Anyway, we wen up from 6 to 8Mnps, +33%. And it doesn't have to stop here, as there are still lots of inefficiencies. There is for instance no overkill pruning, and Search() routine is called with the MVV indicator set to King. So that it has to run through the opponent's entire piece list to find the MVV, and the map update has been done in vain when it doesn't find a non-futile one. As apparently happens in 38.8% of the nodes. Imagine how much faster we would be if we could prune these nodes through a cheap test! But that would just reduce execution time, as the nodes that are pruned would then also not be counted.

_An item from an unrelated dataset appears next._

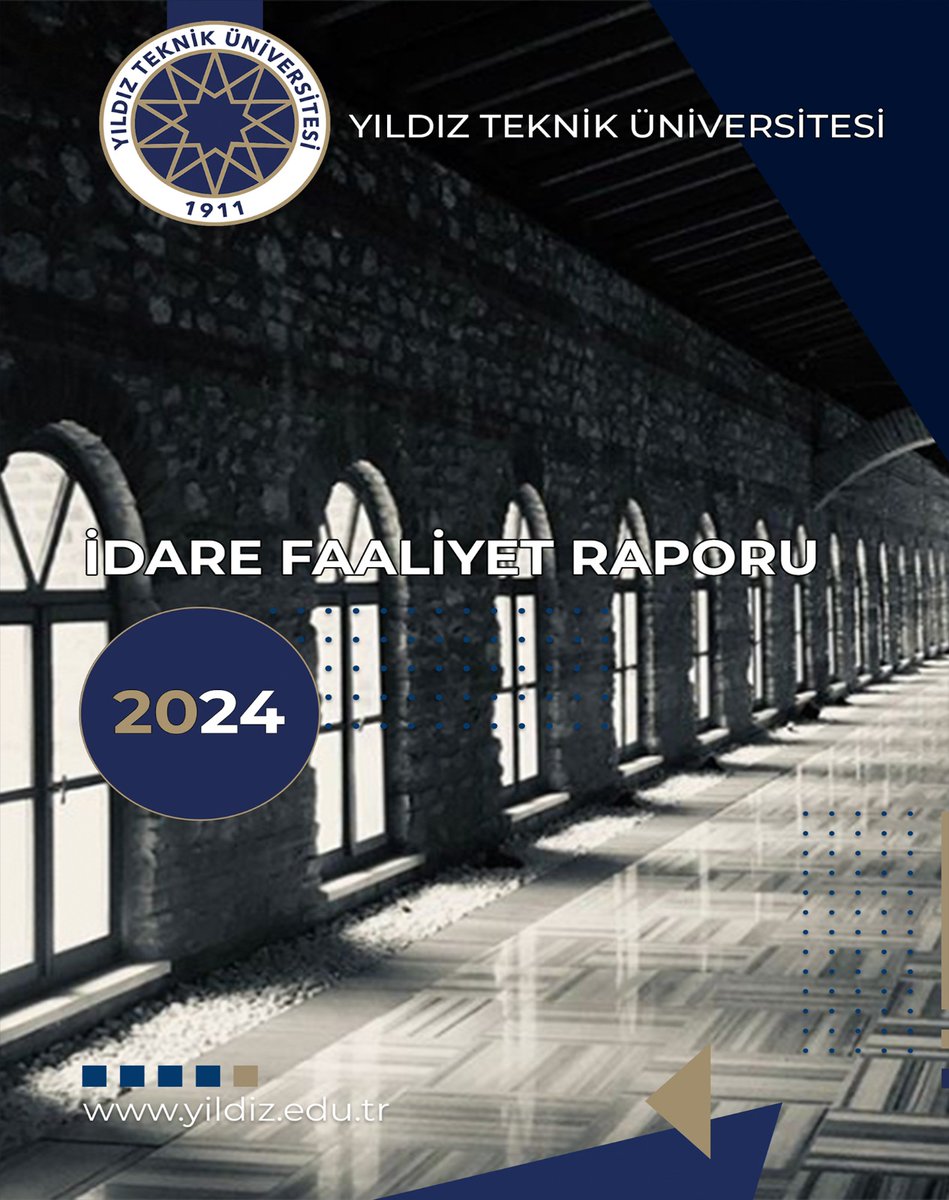 Üniversitemiz 2024 Yılı İdare Faaliyet Raporu yayımlanmıştır. stg.yildiz.edu.tr/images/files/Y…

There was a similar situation with futility pruning in the old version: switching that off nearly tripled the nps, by adding lots of nodes where virtually nothing was done, reached by a dirt-cheap MakeMove(), without adding much execution time. This effect has now largely disappeared, because MakeMove() updates the attack map, and thus is no longer cheap. Just for fun I reran the last test with futility pruning off:
Code: Select all
 1  -16      1282 0 e2a6 b4c3 b2c3 e6d5
 2  -16     15123 0 e2a6 b4c3 b2c3 e6d5
 3  -27     25412 0 e2a6 e6d5 g2h3 b4c3 d2c3 d5e4
 4  -27    179979 0 e2a6 e6d5 g2h3 b4c3 d2c3 d5e4
 5  -37    412220 0 e2a6 e6d5 c3d5 b6d5 e4d5 e7e5
 6  -32   1200942 0 e2a6 e6d5 c3d5 b6d5 a6b7 a8b8 b7d5 f6d5 e5f7 e7f7 e4d5 g7b2 f3f7 e8f7
 7  -32   2769202 0 e2a6 e6d5 c3d5 b6d5 a6b7 a8b8 b7d5 f6d5 e5f7 e7f7 e4d5 g7b2 f3f7 e8f7
 8  -32  12329886 0 e2a6 e6d5 c3d5 b6d5 a6b7 a8b8 b7d5 f6d5 e5f7 e7f7 e4d5 g7b2 f3f7 e8f7
 9  -96  34438204 0 d5e6 e7e6 e2a6 e6e5 g2h3 b4c3 d2c3 e5h5 f3f4
10  -82 110957182 0 e2a6 e6d5 e5g6 f7g6 c3b5 e8d8 g2h3 d5e4 f3g3 c7c5 g3g6 h8h3
t = 12.811 sec
 110957182 nodes (8.7 Mnps)
 106437647 QS (95.9%)
 106437646 evals (100.0%)
  66686879 stand-pats (62.7%)
   5183909 leaves (4.9%)
    275950 move gens
captures: 91.8%
We see the nps is still a bit higher (up another 9% to 8.7Mnps), but the search time went up from 5.2 to 12.8 sec, more than a doubling!
[Edit] I uploaded (the still very messy) source code for this test to 
http://hgm.nubati.net/mailbox4.c . I am not sure whether it would compile on any compiler, because I had to embed some assembly code to be able to use the bit-scan forward instruction. That would probably have to be adapted to a 64-bit version when compiled for x64 architecture. And I am not sure the GNU format for assembly is understood by all compilers.